(3) Bridging and Downstaging in HCC: Role of TACE vs TARE in Transplant Eligibility

Jad Elharake, MPH – Medical Student, The Ohio State University College of Medicine; Elliott Fite, MS – Medical Student, The Ohio State University College of Medicine; Mina Makary, MD – Associate Clinical Professor of Radiology, Department of Radiology, The Ohio State University Medical Center

Purpose: Transarterial chemoembolization (TACE) and transarterial radioembolization (TARE) can be used as a bridge to transplantation in patients with hepatocellular carcinoma (HCC) who are initially ineligible for liver transplant (LT) due to tumor size, number, or location. This abstract explores the comparative indications and outcomes of both TACE and TARE in bridging and downstaging HCC for transplant eligibility.

Material and Methods: A systematic review of PubMed literature was conducted. Data on patient selection, HCC characteristics, and oncological outcomes of TARE and TACE for downstaging or bridging in LT were analyzed. Eligibility for screening required studies to focus on TARE or TACE as the primary locoregional therapy for downstaging or bridging in LT, involving human participants, and providing sufficient experimental design details.

Results: A multiregional study involving 7 centers and 4 united networks of organ sharing (UNOS) regions compared TACE (n = 132) and TARE (n = 62) as initial downstaging treatments. No differences were found in response, probability, time to successful downstaging, waiting list dropout, or LT [1].
Despite the comparable efficacy of TACE and TARE in downstaging HCC, TARE is associated with a longer time to LT (6.5 months vs. 4.8 months, p=0.02) [2]. Another study corroborated these findings, noting a longer time to LT in the TARE group, along with better tumor control and fewer complications. TARE patients had a transplantation rate of 87%, compared to 70% in the TACE group [3]. Additionally, a RCT reported a higher tumor response and downstaging rate for LT with TARE (9/32) compared to TACE (4/34) (95% CI: 0.14, 0.60; P < .001) [4].
Overall, TARE is likely to be used preferentially in those with infiltrative tumors, portal vein invasion, larger tumors (>2 segments) and those with progression of tumor despite use of TACE [5].

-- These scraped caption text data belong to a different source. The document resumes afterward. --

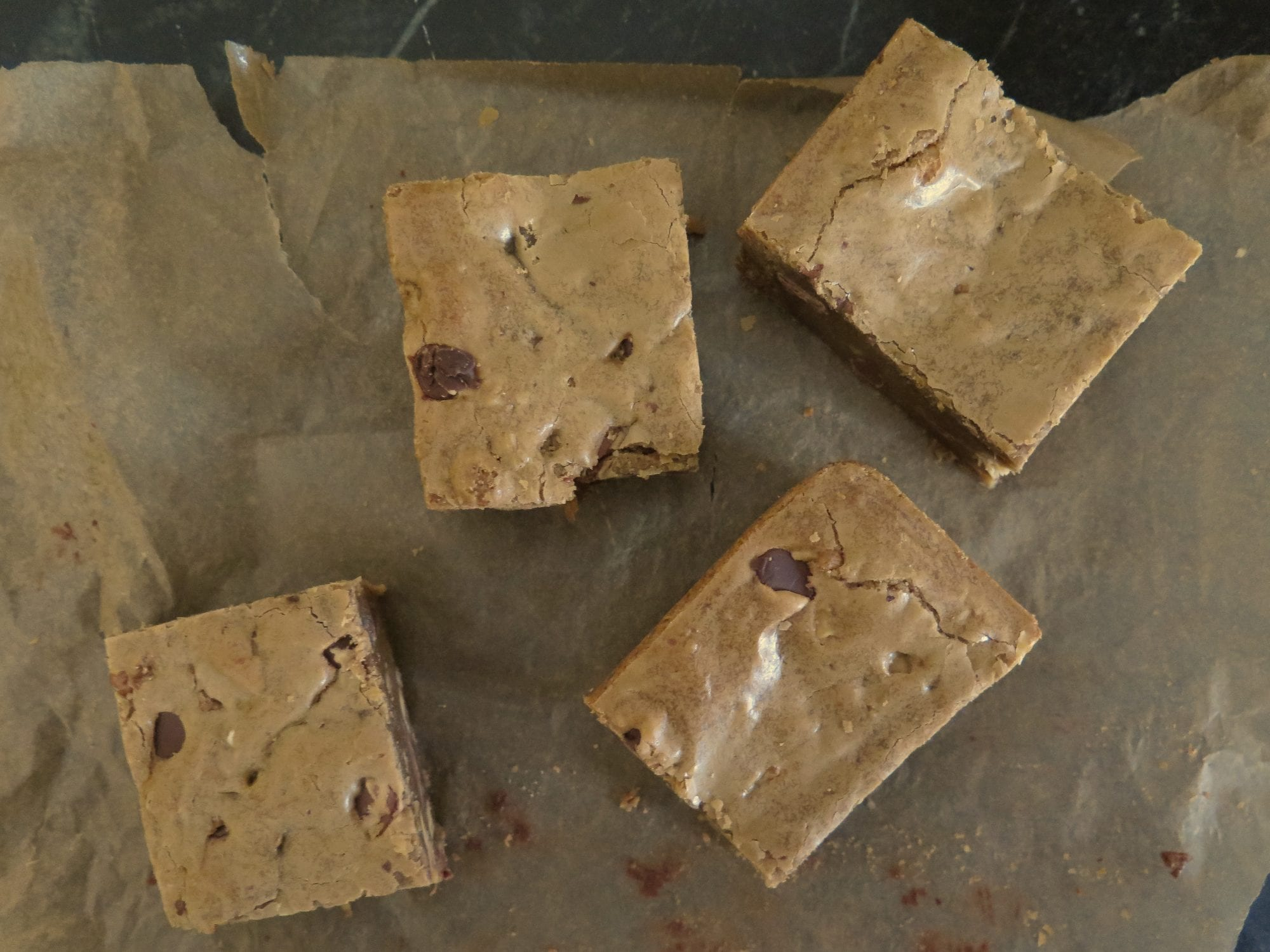 blondies (of the ooey-gooey crackly-topped ariety)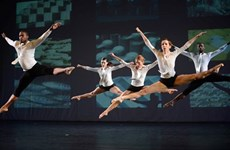Battery Dance Company to perform, hold workshops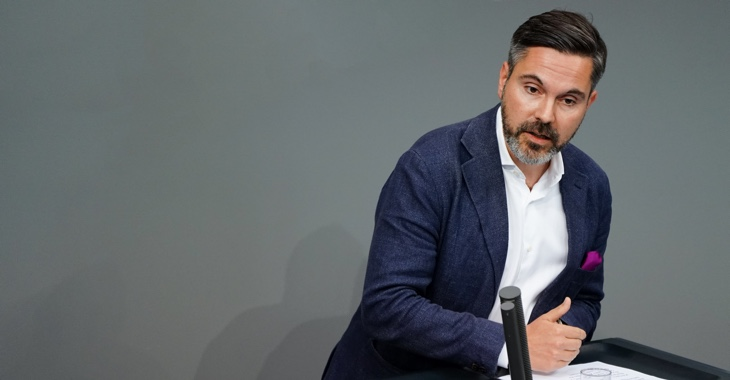 Fabio De Masi am Rednerpult des Bundestages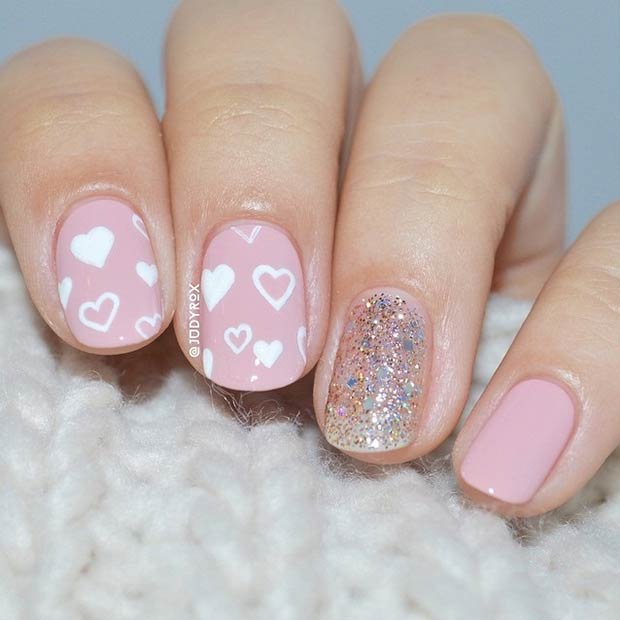 Drăguţ Pink and White Hearts Valentine's Day Nails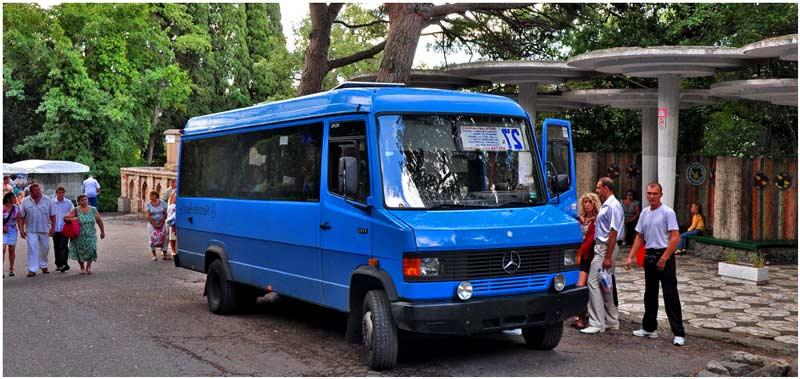 Автобус в Алупке
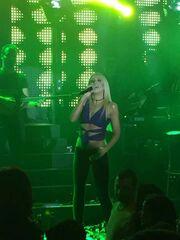 Λένα Παπαδοπούλου: Ολοκλήρωσε τις εμφανίσεις της και ξεκινάει περιοδεία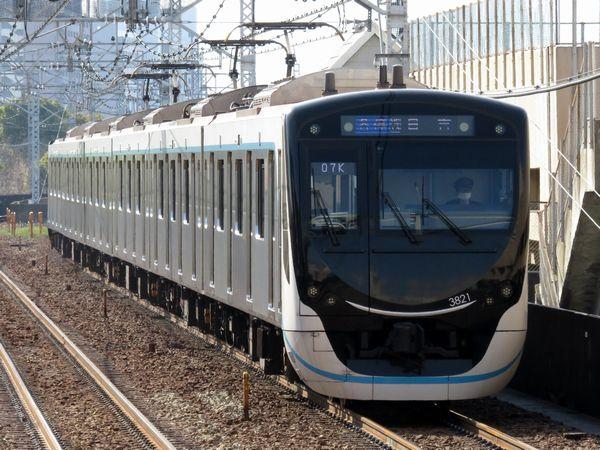 新横浜線開業に向けて新造された目黒線新型車両3020系。現在は中間車2両を抜いて6両編成で運行中。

Conclusions: TACE and TARE are both valuable modalities for bridging and downstaging HCC, with TARE demonstrating increasing efficacy, especially for large (>2 segments) and infiltrative tumors. The longer time to LT observed with TARE may allow for better tumor biology assessment and patient selection, ultimately optimizing post-transplant outcomes. Future studies are needed to refine selection criteria, incorporate tumor biology biomarkers, and assess long-term post-transplant outcomes to inform personalized treatment strategies.